Hands down the BIGGEST blessing of the entire process was having my friend Tatum there with us for every step of the way (I’m so bummed we forgot to take a picture together!). Tatum is a Labor and Delivery nurse at Mary Birch where we delivered. It was her day off and she graciously left her husband and daughters at home to be with us for the day. Since it was a scheduled induction, Tatum took the initiative and called the hospital early that morning before we arrived. She asked which nurses were working that day and was able to pick the best of the best and assign her to us! Our nurse Lori was absolutely incredible and caring – by far my favorite nurse for any of my deliveries. Tatum’s connections also wound us up in a great delivery room too. I won’t share what the nurses call the really bad rooms (I had a good laugh about it, but it may be a little much here)… but let’s just say our delivery room didn’t compromise my privacy as people walked in and out of the room 😉 And this was NOT the case when I delivered Harper there just about 5 years ago! So a BIG thank you Tatum!
In proper motherly fashion, all of my brain cells have gone missing and I can’t quite remember the exact timeline as to how everything went down. But don’t worry… I’ll try to stick to the short version. If you don’t like the idea of birth stories, just skip to the pictures below.
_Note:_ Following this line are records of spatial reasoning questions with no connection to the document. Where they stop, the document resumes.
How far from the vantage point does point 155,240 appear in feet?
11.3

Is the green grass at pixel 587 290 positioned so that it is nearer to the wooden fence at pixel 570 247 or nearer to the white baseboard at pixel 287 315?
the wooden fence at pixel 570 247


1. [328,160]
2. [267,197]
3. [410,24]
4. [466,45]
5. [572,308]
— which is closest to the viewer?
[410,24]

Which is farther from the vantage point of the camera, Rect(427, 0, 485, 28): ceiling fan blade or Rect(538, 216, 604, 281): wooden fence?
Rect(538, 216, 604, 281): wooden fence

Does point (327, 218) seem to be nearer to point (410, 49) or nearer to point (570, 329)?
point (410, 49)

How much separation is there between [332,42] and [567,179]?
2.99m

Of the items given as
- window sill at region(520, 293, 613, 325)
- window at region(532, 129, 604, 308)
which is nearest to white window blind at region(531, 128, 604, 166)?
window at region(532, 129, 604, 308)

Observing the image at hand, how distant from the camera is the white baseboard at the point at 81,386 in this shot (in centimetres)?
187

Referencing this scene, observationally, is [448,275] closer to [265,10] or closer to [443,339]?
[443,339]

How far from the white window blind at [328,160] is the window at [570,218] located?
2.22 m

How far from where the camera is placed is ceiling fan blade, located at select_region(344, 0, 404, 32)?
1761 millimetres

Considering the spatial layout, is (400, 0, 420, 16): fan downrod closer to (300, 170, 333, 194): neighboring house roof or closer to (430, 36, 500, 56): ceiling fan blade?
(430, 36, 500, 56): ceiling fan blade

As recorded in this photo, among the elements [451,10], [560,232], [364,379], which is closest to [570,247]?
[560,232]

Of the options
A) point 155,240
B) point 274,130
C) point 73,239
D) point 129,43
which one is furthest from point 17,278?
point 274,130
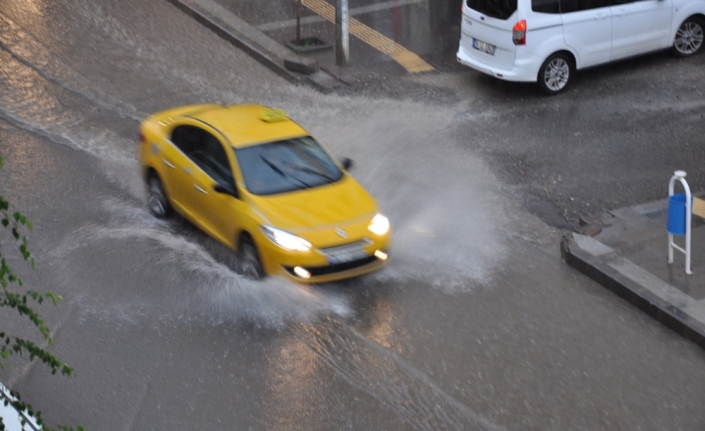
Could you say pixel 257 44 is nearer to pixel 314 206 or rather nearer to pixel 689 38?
pixel 689 38

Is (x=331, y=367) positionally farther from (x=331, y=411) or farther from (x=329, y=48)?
(x=329, y=48)

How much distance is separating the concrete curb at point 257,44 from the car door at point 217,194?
5511 millimetres

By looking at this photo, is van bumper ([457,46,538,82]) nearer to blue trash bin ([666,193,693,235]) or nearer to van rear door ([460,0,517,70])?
van rear door ([460,0,517,70])

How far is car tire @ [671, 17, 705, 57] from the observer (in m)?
15.9

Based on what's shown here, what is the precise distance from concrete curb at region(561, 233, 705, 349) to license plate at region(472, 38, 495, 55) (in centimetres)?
522

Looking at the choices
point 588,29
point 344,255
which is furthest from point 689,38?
point 344,255

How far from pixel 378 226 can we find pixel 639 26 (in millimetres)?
8175

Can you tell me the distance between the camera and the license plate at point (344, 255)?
891 centimetres

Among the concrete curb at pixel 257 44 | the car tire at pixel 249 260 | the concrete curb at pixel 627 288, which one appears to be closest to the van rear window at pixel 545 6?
the concrete curb at pixel 257 44

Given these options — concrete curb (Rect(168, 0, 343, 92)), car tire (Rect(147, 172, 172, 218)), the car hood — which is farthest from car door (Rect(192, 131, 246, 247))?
concrete curb (Rect(168, 0, 343, 92))

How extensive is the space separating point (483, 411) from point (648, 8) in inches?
397

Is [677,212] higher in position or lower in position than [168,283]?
higher

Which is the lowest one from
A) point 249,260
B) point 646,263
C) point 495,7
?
point 646,263

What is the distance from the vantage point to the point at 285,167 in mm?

- Somewhere between 8 and 9am, the nurse started my pitocin. I was disappointed to find that it was almost noon with very few painful contractions. Jeremy, Tatum and I had just chatted the morning away! The conversation was obviously enjoyable and passed the time quickly… but it wasn’t the kind of morning I had expected. I expressed to Tatum that when I was induced with Bentley, they had started my labor by breaking my water FIRST and then starting pitocin. Sweet and spunky Tatum took matters into her own hands and went roaming the halls to track down my doctor to come in and break my water. Another BIG thank you Tatum!
- Around 12pm Dr Saffer broke my water and that did the trick! The contractions came fast and hard. I was immediately whirled into the pain of labor. Thank goodness for my husband and Tatum who helped me right through it. Tatum is the ultimate encourager and my husband quietly supported me and helped relieve some pain by pushing on some pressure points (I’m sure he thought he was going to break my lower back but he was amazing!). I was so thankful for both of them!
- Around 2pm, I tapped out and got an epidural. I got one with each of my kids, but it’s never been without a lot of nerves. Another blessing: I got the veteran anesthesiologist. Thank you Lord. After this, I was able to rest for a little bit.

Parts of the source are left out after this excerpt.